# Description of the task:
Reproduce the records below exactly as given.
::::::
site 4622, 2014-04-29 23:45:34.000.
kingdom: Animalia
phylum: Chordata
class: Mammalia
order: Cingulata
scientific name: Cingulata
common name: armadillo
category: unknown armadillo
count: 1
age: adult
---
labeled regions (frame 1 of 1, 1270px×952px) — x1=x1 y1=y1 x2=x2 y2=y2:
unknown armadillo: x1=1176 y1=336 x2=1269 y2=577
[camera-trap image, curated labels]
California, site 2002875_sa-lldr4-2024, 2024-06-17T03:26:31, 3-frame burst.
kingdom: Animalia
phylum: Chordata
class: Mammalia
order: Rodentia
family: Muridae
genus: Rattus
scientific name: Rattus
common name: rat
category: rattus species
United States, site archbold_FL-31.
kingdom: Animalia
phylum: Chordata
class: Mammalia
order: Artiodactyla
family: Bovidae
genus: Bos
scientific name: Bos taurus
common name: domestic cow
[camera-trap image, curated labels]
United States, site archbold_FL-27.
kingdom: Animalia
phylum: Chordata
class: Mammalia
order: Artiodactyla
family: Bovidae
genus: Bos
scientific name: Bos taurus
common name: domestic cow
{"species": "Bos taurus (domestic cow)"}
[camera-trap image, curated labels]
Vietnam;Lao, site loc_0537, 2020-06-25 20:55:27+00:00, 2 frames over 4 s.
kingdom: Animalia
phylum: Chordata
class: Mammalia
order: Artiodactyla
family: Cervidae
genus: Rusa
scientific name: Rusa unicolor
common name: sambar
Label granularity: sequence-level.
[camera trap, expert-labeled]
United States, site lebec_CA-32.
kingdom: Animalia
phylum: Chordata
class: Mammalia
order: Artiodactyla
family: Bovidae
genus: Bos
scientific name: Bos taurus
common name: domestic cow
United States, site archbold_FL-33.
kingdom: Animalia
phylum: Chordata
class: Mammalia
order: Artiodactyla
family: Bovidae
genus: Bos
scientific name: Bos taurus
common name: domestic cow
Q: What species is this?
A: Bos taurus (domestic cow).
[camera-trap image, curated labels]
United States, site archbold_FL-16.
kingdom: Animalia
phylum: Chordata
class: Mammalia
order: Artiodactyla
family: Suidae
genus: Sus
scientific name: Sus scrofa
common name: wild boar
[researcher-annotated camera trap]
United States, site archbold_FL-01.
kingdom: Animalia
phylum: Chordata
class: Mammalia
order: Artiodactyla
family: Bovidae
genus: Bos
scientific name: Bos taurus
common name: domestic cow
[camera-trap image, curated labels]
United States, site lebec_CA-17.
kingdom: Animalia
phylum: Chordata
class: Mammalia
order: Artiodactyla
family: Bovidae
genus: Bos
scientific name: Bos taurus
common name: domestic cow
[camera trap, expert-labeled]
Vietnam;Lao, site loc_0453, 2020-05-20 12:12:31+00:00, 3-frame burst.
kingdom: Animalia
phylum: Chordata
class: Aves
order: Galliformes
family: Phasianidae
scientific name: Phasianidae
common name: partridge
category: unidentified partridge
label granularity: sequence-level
::::::
# Response below:
site 4622, 2014-04-29 23:45:34.000.
kingdom: Animalia
phylum: Chordata
class: Mammalia
order: Cingulata
scientific name: Cingulata
common name: armadillo
category: unknown armadillo
count: 1
age: adult
---
labeled regions (frame 1 of 1, 1270px×952px) — x1=x1 y1=y1 x2=x2 y2=y2:
unknown armadillo: x1=1176 y1=336 x2=1269 y2=577
[camera-trap image, curated labels]
California, site 2002875_sa-lldr4-2024, 2024-06-17T03:26:31, 3-frame burst.
kingdom: Animalia
phylum: Chordata
class: Mammalia
order: Rodentia
family: Muridae
genus: Rattus
scientific name: Rattus
common name: rat
category: rattus species
United States, site archbold_FL-31.
kingdom: Animalia
phylum: Chordata
class: Mammalia
order: Artiodactyla
family: Bovidae
genus: Bos
scientific name: Bos taurus
common name: domestic cow
[camera-trap image, curated labels]
United States, site archbold_FL-27.
kingdom: Animalia
phylum: Chordata
class: Mammalia
order: Artiodactyla
family: Bovidae
genus: Bos
scientific name: Bos taurus
common name: domestic cow
{"species": "Bos taurus (domestic cow)"}
[camera-trap image, curated labels]
Vietnam;Lao, site loc_0537, 2020-06-25 20:55:27+00:00, 2 frames over 4 s.
kingdom: Animalia
phylum: Chordata
class: Mammalia
order: Artiodactyla
family: Cervidae
genus: Rusa
scientific name: Rusa unicolor
common name: sambar
Label granularity: sequence-level.
[camera trap, expert-labeled]
United States, site lebec_CA-32.
kingdom: Animalia
phylum: Chordata
class: Mammalia
order: Artiodactyla
family: Bovidae
genus: Bos
scientific name: Bos taurus
common name: domestic cow
United States, site archbold_FL-33.
kingdom: Animalia
phylum: Chordata
class: Mammalia
order: Artiodactyla
family: Bovidae
genus: Bos
scientific name: Bos taurus
common name: domestic cow
Q: What species is this?
A: Bos taurus (domestic cow).
[camera-trap image, curated labels]
United States, site archbold_FL-16.
kingdom: Animalia
phylum: Chordata
class: Mammalia
order: Artiodactyla
family: Suidae
genus: Sus
scientific name: Sus scrofa
common name: wild boar
[researcher-annotated camera trap]
United States, site archbold_FL-01.
kingdom: Animalia
phylum: Chordata
class: Mammalia
order: Artiodactyla
family: Bovidae
genus: Bos
scientific name: Bos taurus
common name: domestic cow
[camera-trap image, curated labels]
United States, site lebec_CA-17.
kingdom: Animalia
phylum: Chordata
class: Mammalia
order: Artiodactyla
family: Bovidae
genus: Bos
scientific name: Bos taurus
common name: domestic cow
[camera trap, expert-labeled]
Vietnam;Lao, site loc_0453, 2020-05-20 12:12:31+00:00, 3-frame burst.
kingdom: Animalia
phylum: Chordata
class: Aves
order: Galliformes
family: Phasianidae
scientific name: Phasianidae
common name: partridge
category: unidentified partridge
label granularity: sequence-level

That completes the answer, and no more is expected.